____ Supplied data

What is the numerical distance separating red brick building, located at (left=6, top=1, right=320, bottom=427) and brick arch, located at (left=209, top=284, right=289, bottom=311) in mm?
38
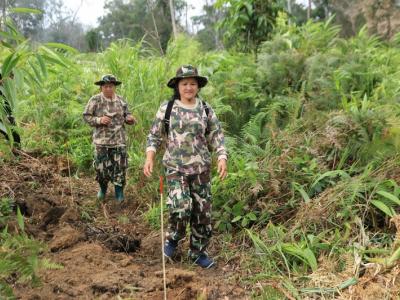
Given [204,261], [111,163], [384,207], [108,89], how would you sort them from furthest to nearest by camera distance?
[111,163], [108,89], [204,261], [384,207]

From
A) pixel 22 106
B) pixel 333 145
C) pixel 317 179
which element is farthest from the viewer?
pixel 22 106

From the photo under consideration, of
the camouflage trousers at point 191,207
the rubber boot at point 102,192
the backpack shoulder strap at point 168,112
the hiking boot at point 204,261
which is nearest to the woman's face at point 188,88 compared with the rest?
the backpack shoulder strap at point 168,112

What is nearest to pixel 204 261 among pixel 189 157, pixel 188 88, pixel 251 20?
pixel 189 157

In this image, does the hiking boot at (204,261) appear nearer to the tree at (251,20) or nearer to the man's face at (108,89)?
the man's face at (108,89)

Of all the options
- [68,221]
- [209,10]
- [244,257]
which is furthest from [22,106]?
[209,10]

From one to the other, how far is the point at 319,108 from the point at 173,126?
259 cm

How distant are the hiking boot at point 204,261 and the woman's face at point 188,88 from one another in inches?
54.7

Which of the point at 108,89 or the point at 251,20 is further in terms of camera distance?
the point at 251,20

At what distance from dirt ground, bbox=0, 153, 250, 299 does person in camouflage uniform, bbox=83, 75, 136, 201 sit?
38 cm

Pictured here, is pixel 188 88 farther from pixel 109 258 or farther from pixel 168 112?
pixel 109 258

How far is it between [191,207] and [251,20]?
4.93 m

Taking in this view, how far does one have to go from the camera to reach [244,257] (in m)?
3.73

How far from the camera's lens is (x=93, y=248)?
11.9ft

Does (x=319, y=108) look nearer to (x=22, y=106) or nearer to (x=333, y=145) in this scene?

________

■ Prompt: Repeat exactly, and only, the lines from the one containing "From the photo under consideration, of" through the end of the material.

■ Answer to the exercise:
From the photo under consideration, of
the camouflage trousers at point 191,207
the rubber boot at point 102,192
the backpack shoulder strap at point 168,112
the hiking boot at point 204,261
which is nearest to the woman's face at point 188,88 compared with the rest?
the backpack shoulder strap at point 168,112

What is nearest to pixel 204 261 among pixel 189 157, pixel 188 88, pixel 251 20?
pixel 189 157

In this image, does the hiking boot at (204,261) appear nearer to the tree at (251,20) or nearer to the man's face at (108,89)?
the man's face at (108,89)

Of all the options
- [68,221]
- [209,10]
- [244,257]
which is furthest from [22,106]?
[209,10]

From one to the other, how far is the point at 319,108 from the point at 173,126?
259 cm

How distant are the hiking boot at point 204,261 and the woman's face at point 188,88 from one another in inches?
54.7

Which of the point at 108,89 or the point at 251,20 is further in terms of camera distance?
the point at 251,20

At what distance from dirt ground, bbox=0, 153, 250, 299 does person in camouflage uniform, bbox=83, 75, 136, 201 sit?
38 cm

Pictured here, is pixel 188 88 farther from pixel 109 258 or farther from pixel 168 112?
pixel 109 258

How far is it between [191,207] and [251,20]?
4.93 m

Taking in this view, how far does one have to go from the camera to reach [244,257] (in m)?
3.73

How far from the camera's lens is (x=93, y=248)?
11.9ft

Does (x=319, y=108) look nearer to (x=22, y=106) or nearer to (x=333, y=145) in this scene?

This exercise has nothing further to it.